Background: TP53 mutations confer dismal prognosis in many hematologic malignancies, including MDS in general. It is frequently found in higher-risk/therapy-related MDS. However, 15-20% can occur in patients with del(5q), a subgroup that is known to have a more favorable risk. A prior study suggests TP53 mutations are associated with worse outcomes in del(5q) MDS. Objective: To assess the prognostic impact of TP53 mutations in del(5q) MDS patients and to report response to lenalidomide. Methods: This is a retrospective study of del(5q) MDS patients who were treated at the Moffitt Cancer Center from 2001 to 2019. Out of 132 patients identified, 63 had molecular data available and represent the cohort of present study. Univariate (log-rank), multivariate (Cox regression), and Kaplan-Meier (log-rank) analyses were performed. Results: Of the 63 patients (26M/37F), 23.8% were found to have TP53 mutation. Majority had isolated del(5q) (85%) with the remaining del(5q) plus other aberration(s) but not meeting criteria as complex. A total of 43 patients (68.3%) received lenalidomide (73.3% TP53 MT and 66.7% TP53 WT, p=NS) with 37.2%, 55.8%, and 7% achieving HI, NR, and DP/death, respectively. AML transformation occurred in 14.3% (20% TP53 MT and 12.5% TP53 WT, p=NS). Other common mutations include TET2 (19%), DNMT3A (17%), and SF3B1 (10%). The median OS was 76.6 months (median follow-up: 71.3 months). There was no significant difference in OS regardless of TP53 mutational status (p=0.72). Among patients who received lenalidomide, mOS for HI, NR, and DP/death were 142.2, 66, and 25.6 months, respectively (p ≤ 0.001). Univariate analysis showed lenalidomide response significantly impacted OS (HI:HR 0.02, 95% CI: 0.00-0.11, p ≤ 0.001; NR:HR 0.08, 95% CI: 0.02-0.43, p=0.003). Multivariate regression using covariates including TP53 status confirmed lenalidomide response to be independently associated with outcomes. Conclusions: There was no significant difference in OS in patients with TP53 MT vs.
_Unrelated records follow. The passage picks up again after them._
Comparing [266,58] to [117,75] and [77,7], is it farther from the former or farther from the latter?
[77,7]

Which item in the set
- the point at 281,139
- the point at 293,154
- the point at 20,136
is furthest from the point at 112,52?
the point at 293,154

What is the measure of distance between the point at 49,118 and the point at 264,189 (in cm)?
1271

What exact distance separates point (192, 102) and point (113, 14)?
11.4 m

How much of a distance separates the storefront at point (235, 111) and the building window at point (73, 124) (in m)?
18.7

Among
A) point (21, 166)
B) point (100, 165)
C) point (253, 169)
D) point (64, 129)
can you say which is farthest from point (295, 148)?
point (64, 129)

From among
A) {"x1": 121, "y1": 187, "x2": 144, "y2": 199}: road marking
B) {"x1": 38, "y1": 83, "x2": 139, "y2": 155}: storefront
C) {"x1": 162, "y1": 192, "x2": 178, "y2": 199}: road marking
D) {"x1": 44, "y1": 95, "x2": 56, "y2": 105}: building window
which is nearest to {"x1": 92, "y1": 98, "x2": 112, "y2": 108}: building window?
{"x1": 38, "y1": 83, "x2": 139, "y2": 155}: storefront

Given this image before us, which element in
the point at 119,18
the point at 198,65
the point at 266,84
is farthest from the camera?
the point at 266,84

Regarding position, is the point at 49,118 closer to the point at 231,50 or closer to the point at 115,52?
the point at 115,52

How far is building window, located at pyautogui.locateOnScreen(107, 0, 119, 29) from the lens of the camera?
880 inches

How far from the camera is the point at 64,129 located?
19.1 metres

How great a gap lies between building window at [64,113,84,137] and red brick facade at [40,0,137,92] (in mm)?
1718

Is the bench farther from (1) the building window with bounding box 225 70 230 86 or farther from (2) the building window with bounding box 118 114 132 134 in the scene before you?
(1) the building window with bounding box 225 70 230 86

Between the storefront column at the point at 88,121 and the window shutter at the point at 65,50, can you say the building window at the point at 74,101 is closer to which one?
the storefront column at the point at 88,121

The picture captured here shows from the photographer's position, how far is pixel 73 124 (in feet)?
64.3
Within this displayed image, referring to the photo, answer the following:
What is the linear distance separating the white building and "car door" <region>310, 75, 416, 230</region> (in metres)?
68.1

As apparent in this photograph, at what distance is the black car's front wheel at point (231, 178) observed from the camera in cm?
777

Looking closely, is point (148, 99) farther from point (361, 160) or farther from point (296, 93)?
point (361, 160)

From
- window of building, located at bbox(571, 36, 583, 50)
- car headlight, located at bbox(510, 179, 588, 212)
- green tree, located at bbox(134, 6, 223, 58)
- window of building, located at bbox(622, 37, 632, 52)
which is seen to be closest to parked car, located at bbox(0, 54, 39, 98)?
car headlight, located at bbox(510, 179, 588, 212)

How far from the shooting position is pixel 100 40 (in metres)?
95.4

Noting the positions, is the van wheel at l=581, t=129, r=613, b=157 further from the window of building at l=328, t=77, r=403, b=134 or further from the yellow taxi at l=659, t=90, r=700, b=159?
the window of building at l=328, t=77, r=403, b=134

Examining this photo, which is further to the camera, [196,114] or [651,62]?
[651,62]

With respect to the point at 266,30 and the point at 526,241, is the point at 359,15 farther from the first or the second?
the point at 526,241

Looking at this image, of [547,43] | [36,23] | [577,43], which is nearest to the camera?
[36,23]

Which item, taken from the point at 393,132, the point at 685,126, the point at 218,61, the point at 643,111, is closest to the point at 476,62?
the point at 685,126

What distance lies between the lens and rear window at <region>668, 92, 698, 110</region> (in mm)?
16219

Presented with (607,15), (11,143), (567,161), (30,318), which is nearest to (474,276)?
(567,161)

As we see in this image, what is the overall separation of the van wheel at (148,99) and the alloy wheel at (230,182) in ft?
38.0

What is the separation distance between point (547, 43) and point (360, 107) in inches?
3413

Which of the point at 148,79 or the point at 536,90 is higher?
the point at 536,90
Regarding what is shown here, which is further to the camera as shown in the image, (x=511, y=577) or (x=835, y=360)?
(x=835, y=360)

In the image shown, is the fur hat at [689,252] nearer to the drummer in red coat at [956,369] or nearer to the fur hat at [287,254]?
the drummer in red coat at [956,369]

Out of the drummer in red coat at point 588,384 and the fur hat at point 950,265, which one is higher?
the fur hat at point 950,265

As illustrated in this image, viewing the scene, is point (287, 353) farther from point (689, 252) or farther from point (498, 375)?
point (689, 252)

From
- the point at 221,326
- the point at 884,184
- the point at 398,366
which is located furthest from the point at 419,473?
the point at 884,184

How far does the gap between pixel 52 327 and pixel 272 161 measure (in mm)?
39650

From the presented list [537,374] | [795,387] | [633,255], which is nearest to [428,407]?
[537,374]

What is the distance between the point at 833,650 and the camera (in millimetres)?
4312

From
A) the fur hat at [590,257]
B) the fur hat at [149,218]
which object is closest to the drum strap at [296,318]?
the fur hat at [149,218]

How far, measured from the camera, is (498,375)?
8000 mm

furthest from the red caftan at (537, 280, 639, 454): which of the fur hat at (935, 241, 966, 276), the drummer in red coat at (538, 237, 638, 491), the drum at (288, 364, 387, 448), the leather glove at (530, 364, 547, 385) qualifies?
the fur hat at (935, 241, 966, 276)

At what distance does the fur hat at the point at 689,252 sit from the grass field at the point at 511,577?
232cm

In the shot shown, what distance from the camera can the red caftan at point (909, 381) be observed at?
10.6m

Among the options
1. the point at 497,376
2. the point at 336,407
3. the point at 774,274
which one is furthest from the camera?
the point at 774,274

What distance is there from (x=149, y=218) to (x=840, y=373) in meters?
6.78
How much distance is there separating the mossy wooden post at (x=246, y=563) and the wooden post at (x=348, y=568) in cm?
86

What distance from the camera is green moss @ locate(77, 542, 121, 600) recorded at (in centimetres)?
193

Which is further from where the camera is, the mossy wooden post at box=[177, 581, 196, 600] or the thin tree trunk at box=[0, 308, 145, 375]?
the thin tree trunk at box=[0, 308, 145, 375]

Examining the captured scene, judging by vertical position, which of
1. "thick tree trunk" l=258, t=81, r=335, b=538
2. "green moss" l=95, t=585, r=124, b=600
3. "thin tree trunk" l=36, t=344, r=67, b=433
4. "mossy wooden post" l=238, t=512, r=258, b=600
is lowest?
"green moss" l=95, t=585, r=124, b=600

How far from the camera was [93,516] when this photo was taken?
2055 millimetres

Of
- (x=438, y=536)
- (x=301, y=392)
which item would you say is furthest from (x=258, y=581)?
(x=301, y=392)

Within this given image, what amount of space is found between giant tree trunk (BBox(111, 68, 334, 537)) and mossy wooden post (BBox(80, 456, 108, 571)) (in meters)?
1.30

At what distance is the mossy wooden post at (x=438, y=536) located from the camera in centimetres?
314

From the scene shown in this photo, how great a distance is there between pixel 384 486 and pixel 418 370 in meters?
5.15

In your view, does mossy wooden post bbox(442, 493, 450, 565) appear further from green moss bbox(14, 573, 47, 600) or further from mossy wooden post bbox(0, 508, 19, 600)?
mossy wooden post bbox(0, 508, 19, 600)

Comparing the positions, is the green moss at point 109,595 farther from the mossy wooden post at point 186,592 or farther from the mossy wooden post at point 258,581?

TP53 WT. A substantial portion of del(5q) MDS patients benefited from lenalidomide. Despite the known overall adverse association between TP53 and MDS, our data suggests the del(5q) subset behaves differently, which adds to the heterogeneity of the disease. Further studies are needed to clarify the impact of treatments and somatic mutations on outcomes.